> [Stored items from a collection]
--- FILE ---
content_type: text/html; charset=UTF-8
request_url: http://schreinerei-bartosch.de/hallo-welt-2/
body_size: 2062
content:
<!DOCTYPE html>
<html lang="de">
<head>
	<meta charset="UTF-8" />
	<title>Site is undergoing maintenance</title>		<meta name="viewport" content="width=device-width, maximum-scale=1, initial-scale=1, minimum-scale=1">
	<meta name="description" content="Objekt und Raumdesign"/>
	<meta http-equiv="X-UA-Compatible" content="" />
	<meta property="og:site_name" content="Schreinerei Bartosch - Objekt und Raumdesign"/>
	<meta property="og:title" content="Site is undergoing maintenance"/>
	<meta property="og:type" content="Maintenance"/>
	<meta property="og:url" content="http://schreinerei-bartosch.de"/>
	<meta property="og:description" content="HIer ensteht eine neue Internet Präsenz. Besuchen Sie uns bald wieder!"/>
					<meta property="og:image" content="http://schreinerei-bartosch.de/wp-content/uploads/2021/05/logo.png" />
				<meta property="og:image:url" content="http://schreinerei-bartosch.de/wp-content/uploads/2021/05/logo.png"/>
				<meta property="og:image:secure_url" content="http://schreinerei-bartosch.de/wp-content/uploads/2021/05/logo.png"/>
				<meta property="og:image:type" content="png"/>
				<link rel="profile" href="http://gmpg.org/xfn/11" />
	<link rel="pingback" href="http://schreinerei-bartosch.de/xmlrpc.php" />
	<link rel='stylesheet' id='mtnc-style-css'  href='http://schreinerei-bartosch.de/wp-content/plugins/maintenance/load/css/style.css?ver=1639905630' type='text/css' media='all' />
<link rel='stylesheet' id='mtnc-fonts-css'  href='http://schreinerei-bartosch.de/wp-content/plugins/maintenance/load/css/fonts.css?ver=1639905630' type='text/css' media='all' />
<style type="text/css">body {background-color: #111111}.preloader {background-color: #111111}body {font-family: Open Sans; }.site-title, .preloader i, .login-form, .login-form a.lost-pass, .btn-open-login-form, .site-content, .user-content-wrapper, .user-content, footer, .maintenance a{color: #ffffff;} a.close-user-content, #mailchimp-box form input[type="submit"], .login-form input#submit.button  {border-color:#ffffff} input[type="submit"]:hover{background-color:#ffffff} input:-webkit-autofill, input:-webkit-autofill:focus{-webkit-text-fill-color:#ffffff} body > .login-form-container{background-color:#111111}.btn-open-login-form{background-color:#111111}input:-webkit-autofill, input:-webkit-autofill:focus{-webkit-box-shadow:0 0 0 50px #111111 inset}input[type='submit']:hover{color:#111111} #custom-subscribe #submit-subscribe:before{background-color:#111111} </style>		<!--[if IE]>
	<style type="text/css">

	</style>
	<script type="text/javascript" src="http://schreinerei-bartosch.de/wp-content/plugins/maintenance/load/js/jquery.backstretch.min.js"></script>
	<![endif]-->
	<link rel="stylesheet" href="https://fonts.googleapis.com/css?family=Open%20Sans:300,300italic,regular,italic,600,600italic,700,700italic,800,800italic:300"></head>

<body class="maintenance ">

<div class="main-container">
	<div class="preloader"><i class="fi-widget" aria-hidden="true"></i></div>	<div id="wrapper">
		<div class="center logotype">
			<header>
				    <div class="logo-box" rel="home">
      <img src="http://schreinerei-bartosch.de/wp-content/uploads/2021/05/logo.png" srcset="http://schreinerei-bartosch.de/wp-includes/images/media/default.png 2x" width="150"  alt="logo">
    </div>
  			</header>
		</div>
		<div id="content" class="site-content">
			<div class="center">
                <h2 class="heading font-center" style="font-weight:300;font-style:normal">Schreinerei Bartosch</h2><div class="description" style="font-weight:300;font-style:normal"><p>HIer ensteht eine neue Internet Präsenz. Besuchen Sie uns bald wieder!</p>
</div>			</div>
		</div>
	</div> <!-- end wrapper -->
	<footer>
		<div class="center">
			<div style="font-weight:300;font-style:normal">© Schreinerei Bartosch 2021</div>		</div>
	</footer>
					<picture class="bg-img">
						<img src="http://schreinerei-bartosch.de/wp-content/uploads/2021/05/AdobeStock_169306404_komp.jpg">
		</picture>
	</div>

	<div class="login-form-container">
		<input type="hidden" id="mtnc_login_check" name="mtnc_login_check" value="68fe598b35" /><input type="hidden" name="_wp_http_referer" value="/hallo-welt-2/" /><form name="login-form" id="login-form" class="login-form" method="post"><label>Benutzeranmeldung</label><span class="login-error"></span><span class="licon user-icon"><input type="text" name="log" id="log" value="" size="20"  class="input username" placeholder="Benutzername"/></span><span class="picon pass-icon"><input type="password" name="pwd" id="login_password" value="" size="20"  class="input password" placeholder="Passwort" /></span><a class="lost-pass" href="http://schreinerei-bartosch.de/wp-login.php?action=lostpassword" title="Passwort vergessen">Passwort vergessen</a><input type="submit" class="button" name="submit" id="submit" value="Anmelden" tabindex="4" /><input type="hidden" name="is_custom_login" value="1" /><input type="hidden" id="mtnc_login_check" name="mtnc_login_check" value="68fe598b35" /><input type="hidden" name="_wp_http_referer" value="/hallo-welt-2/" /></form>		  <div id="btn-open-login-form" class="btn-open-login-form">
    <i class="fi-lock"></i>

> [Required action]
Go through the data and show every line where "neue" occurs.

> [Result of the task]
	<meta property="og:description" content="HIer ensteht eine neue Internet Präsenz. Besuchen Sie uns bald wieder!"/>
                <h2 class="heading font-center" style="font-weight:300;font-style:normal">Schreinerei Bartosch</h2><div class="description" style="font-weight:300;font-style:normal"><p>HIer ensteht eine neue Internet Präsenz. Besuchen Sie uns bald wieder!</p>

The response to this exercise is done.